The £41.5bn defence budget may be hit hard if national output falls by the 10% or more predicted by economists. Defence Secretary Ben Wallace has been appealing to the Chancellor not to let this happen. But The Sunday Times has reported that the ministry had been told to wait for a government-wide spending review, expected in November, as “everyone is considering the difficult fiscal position”.
Meanwhile the government is mired in a delayed Integrated Review of defence, foreign and security policies and it’s anyone’s guess when this will finally report. There are suggestions that nothing is being treated as sacrosanct when it comes to cuts. According to military sources, ‘A top candidate for the chop is the nuclear submarine HMS Vanguard, armed with the Trident missile, which has been languishing in a dockyard in Plymouth for five years. A project to refuel its reactor is more than a year late after serious technical hitches, raising fears that its £400m budget is out of control and could double’.
It is suggested that Vanguard may be broken up for parts to keep the other three Trident subs going until the replacement comes on stream from 2030.

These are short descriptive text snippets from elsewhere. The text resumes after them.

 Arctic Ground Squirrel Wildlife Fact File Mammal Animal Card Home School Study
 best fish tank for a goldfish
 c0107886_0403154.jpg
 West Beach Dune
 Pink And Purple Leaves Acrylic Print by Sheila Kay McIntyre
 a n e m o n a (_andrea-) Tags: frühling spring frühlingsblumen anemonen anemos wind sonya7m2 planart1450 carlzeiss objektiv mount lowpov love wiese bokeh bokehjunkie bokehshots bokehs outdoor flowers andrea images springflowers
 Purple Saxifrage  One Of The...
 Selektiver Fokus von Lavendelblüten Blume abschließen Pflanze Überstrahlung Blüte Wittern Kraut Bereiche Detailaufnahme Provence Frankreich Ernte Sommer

This means that the UK would have a three sub nuclear weapons fleet instead of four. This re-raises the debate of a decade ago, when the Lib Dems entered the Coalition government with the Conservatives. The Lib Dems in government put forward the argument that Britain should drop to three subs instead of four, and end ‘continuous at-sea deterrence’ (CASD). The case was extensively argued in a Cabinet Office review into a range of alternatives to the ‘like-for-like’ replacement of Trident, led by the then Armed Forces Minister Sir Nick Harvey. Indeed, Lib Dem opposition to like-for-like replacement was the most significant policy difference between the two Coalition parties.

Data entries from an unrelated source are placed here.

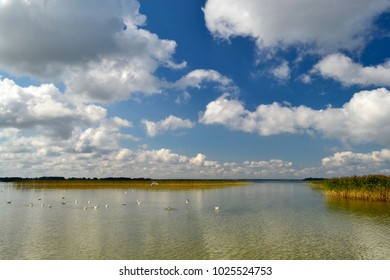 Reflection of clouds in the water. Lake Shore.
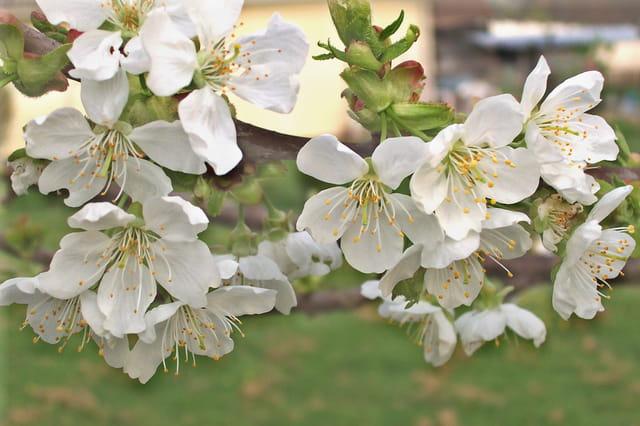 Cerisier en fleurs, fleurs de cerisier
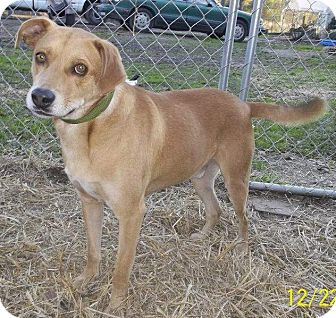 Labrador Retriever/Terrier (Unknown Type, Medium) Mix Dog for adoption in Leesburg, Virginia - Kona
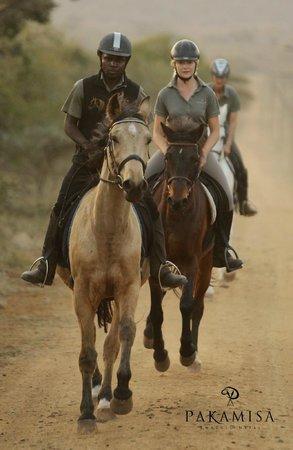 Pakamisa Private Game Reserve: Galopping along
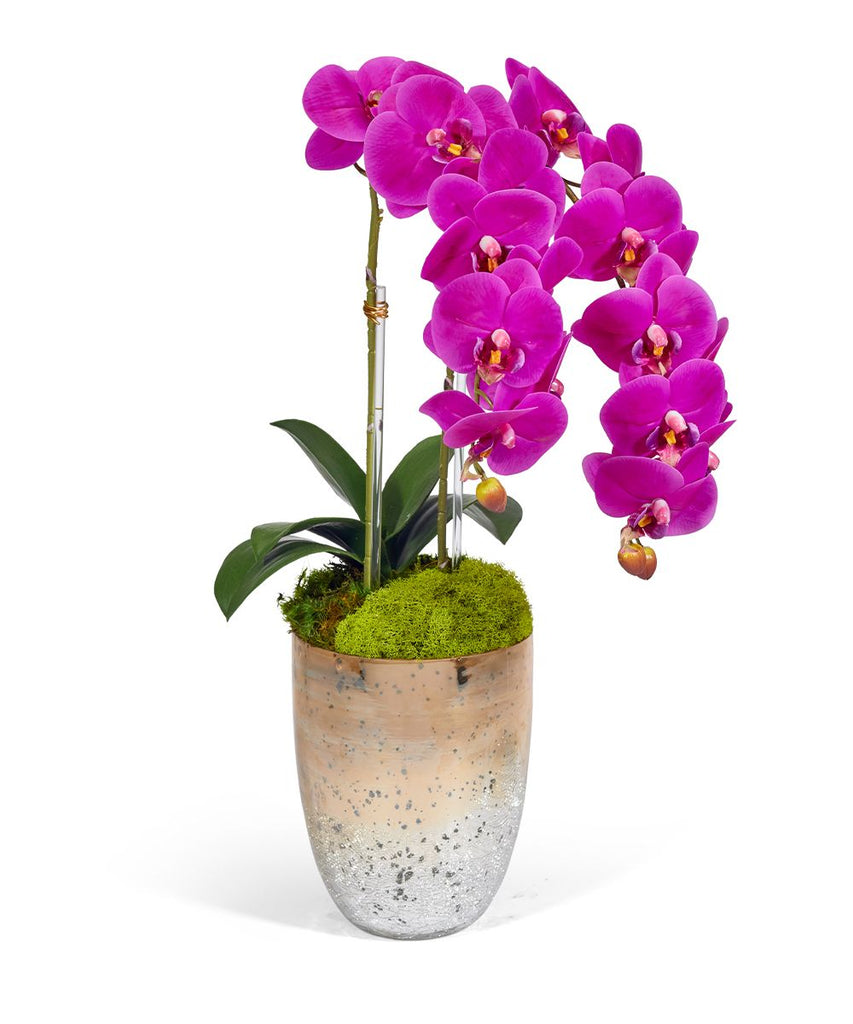Double Orchid in Champagne Container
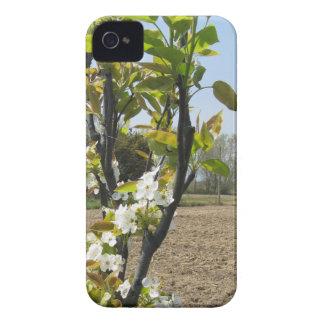 春のナシ木の活気付く枝 Case-Mate iPhone 4 ケース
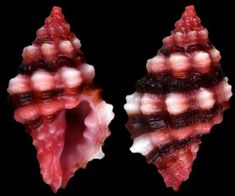Muricopsis roseus (Reeve, 1856). Muricopsis (Risomurex) rosea, common name the pink drupe, is a species of sea snail, a marine gastropod mollusk in the family Muricidae, the murex snails or rock snails. Univalve, has a single pair a gill leaflets on one side of the central axis, shell has well-developed siphonal canal, siphon is elongated and trunk like. Found in the Caribbean Sea; the Gulf of Mexico; in the Indian Ocean along the Mascarene Basin.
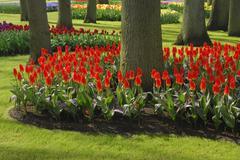 Red Tulips in Bloom, Keukenhof Gardens, Lisse, Netherlands Stock Photos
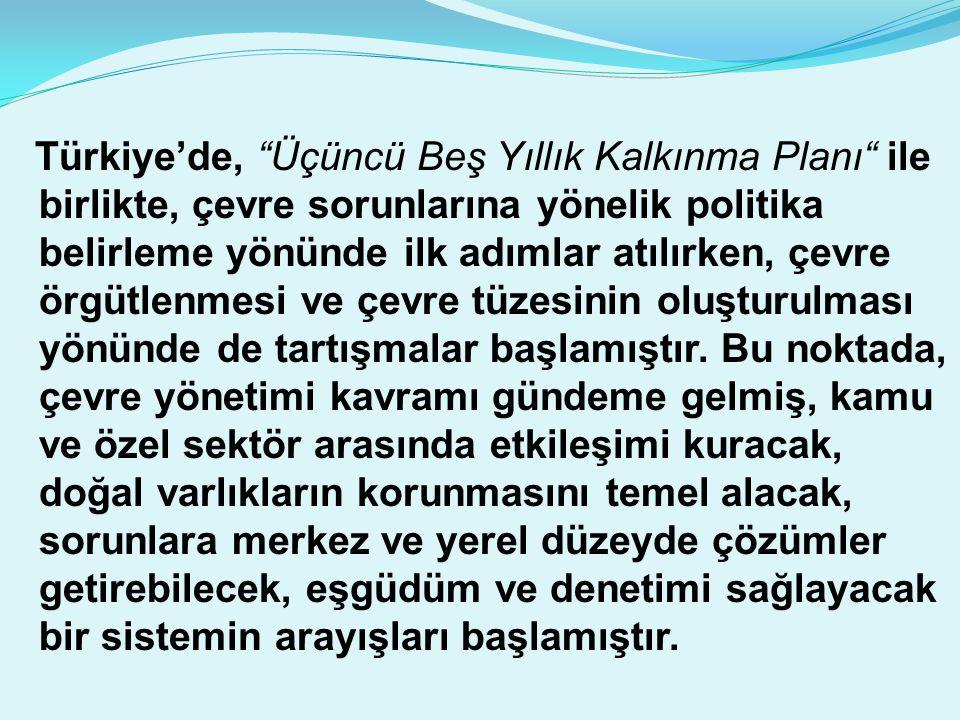 Türkiye'de, Üçüncü Beş Yıllık Kalkınma Planı ile birlikte, çevre sorunlarına yönelik politika belirleme yönünde ilk adımlar atılırken, çevre örgütlenmesi ve çevre tüzesinin oluşturulması yönünde de tartışmalar başlamıştır.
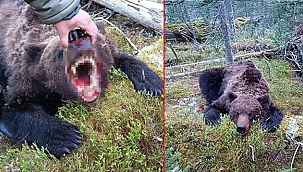 Dehşete düşüren olay.... Canavar ayı, Rusya'da 16 yaşındaki çocuğu parçaladı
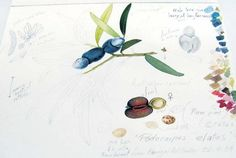 No Really, That's How I Do It - Divine Detail | American Society of Botanical Artists
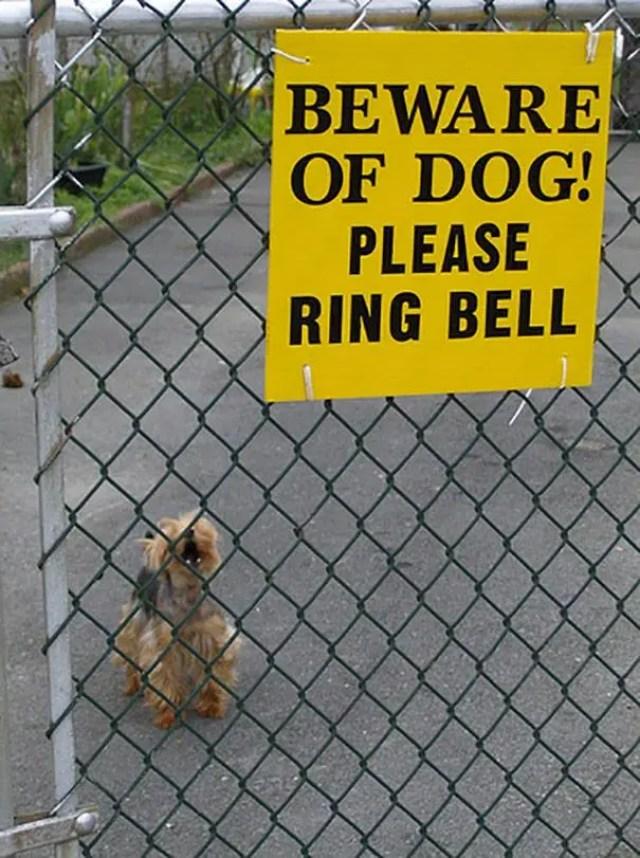 adorables-perros-peligrosos-22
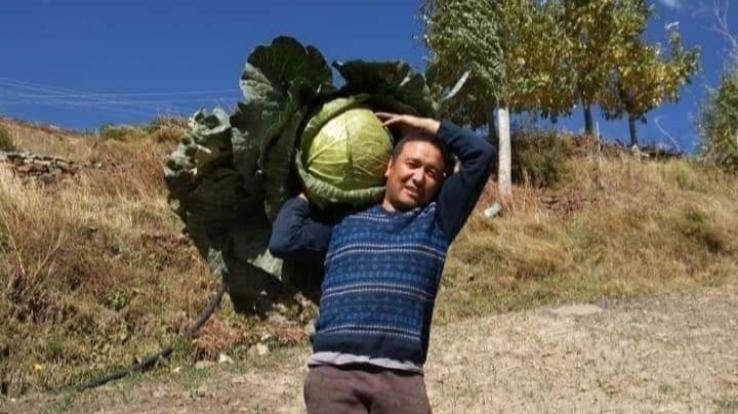 lahaul-farmer-harvested-17.2-kg-cabbage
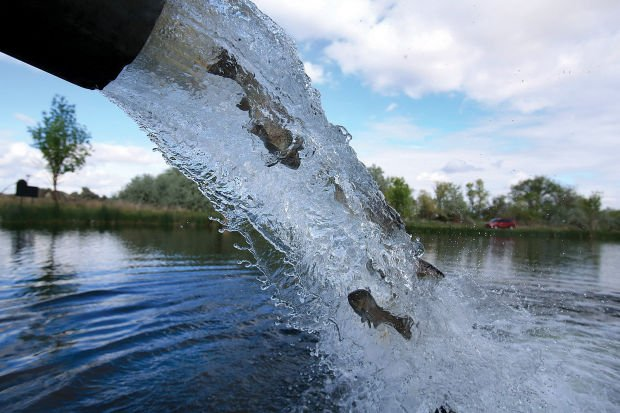 Plenty of trout stocked in western washington lakes for Stocked trout fishing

Harvey slated CASD, describing it as complete insanity, that costs too much and is militarily illogical. Quite so, but the Conservatives didn’t buy the argument and Harvey was sidelined. But what they rejected at that time they may now have to embrace.
Meanwhile, the MoD has declined to comment on when HMS Vanguard will come back into service, falling back on the habitual argument that to release this information would “prejudice the capability, effectiveness or security of the armed forces”. Watch this space.